* Objective *
Copy the material below word for word, leaving out the pictures.

** Start of Information supplied **

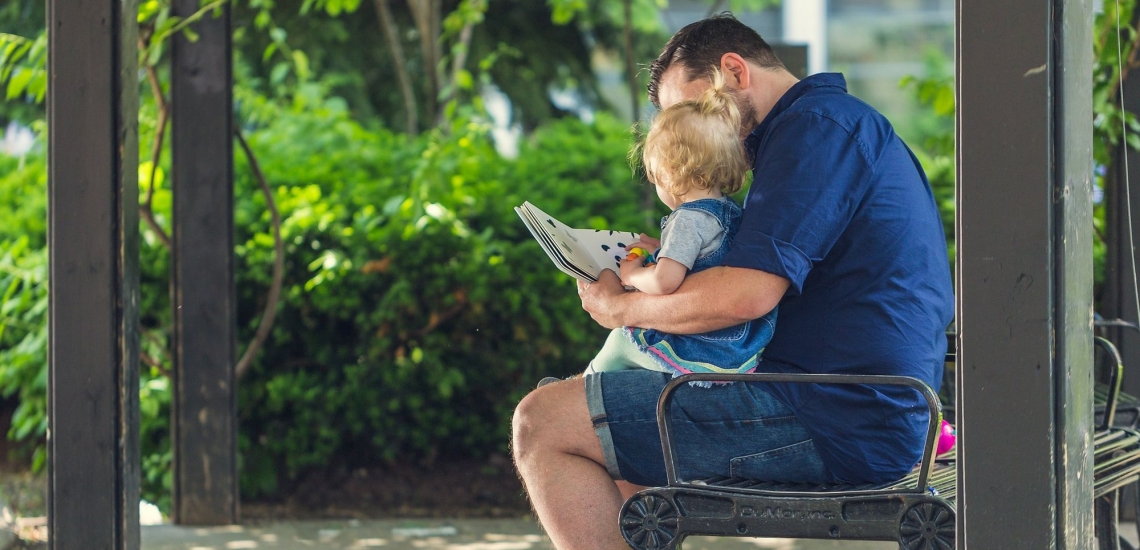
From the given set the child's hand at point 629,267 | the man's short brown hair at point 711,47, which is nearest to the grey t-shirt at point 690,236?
the child's hand at point 629,267

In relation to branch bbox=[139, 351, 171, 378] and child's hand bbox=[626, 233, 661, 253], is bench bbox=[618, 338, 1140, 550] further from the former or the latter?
branch bbox=[139, 351, 171, 378]

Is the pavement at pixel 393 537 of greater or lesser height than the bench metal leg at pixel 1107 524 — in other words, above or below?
below

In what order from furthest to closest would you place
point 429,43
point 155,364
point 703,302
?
1. point 429,43
2. point 155,364
3. point 703,302

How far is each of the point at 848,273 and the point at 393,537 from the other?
2715 millimetres

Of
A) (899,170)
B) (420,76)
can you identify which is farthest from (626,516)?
(420,76)

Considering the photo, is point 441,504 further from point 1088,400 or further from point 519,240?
point 1088,400

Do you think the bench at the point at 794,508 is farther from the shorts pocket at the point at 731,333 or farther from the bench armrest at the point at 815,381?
the shorts pocket at the point at 731,333

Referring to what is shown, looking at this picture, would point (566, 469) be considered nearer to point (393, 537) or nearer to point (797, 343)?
point (797, 343)

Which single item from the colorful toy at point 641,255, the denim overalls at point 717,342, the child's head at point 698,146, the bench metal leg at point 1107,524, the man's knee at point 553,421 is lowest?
the bench metal leg at point 1107,524

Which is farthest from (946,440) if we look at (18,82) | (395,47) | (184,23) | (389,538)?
(395,47)

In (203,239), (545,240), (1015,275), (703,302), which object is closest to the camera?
(1015,275)

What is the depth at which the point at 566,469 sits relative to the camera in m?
2.63

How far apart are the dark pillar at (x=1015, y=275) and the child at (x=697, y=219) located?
0.54m

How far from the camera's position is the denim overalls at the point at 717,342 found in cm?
260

** End of Information supplied **

* Output for this task *
From the given set the child's hand at point 629,267 | the man's short brown hair at point 711,47, which is nearest to the grey t-shirt at point 690,236?
the child's hand at point 629,267

In relation to branch bbox=[139, 351, 171, 378] and child's hand bbox=[626, 233, 661, 253], is bench bbox=[618, 338, 1140, 550] further from the former or the latter?
branch bbox=[139, 351, 171, 378]

Is the pavement at pixel 393 537 of greater or lesser height than the bench metal leg at pixel 1107 524 — in other words, above or below?
below

In what order from furthest to closest would you place
point 429,43
point 155,364
point 703,302
?
1. point 429,43
2. point 155,364
3. point 703,302

How far is each of the point at 848,273 and the point at 393,537 from the other?
2715 millimetres

Of
A) (899,170)
B) (420,76)
can you identify which is farthest from (626,516)?
(420,76)

Considering the photo, is point 441,504 further from point 1088,400 or further from point 519,240?
point 1088,400

Do you think the bench at the point at 794,508 is farther from the shorts pocket at the point at 731,333 or farther from the bench armrest at the point at 815,381?
the shorts pocket at the point at 731,333

Referring to what is shown, looking at this picture, would point (566, 469) be considered nearer to point (393, 537) or nearer to point (797, 343)?
point (797, 343)

Which single item from the colorful toy at point 641,255, the denim overalls at point 717,342, the child's head at point 698,146, the bench metal leg at point 1107,524, the man's knee at point 553,421 is lowest?
the bench metal leg at point 1107,524

Which is farthest from (946,440) if we look at (18,82) | (395,47) | (184,23) | (389,538)?
(395,47)

In (203,239), (545,240), (1015,275), (703,302), which object is closest to the camera?
(1015,275)

What is the depth at which the point at 566,469 sits relative to the camera in m?
2.63

How far apart are the dark pillar at (x=1015, y=275) and the child at (x=697, y=219) located?
0.54m

How far from the camera's position is the denim overalls at the point at 717,342 found in cm?
260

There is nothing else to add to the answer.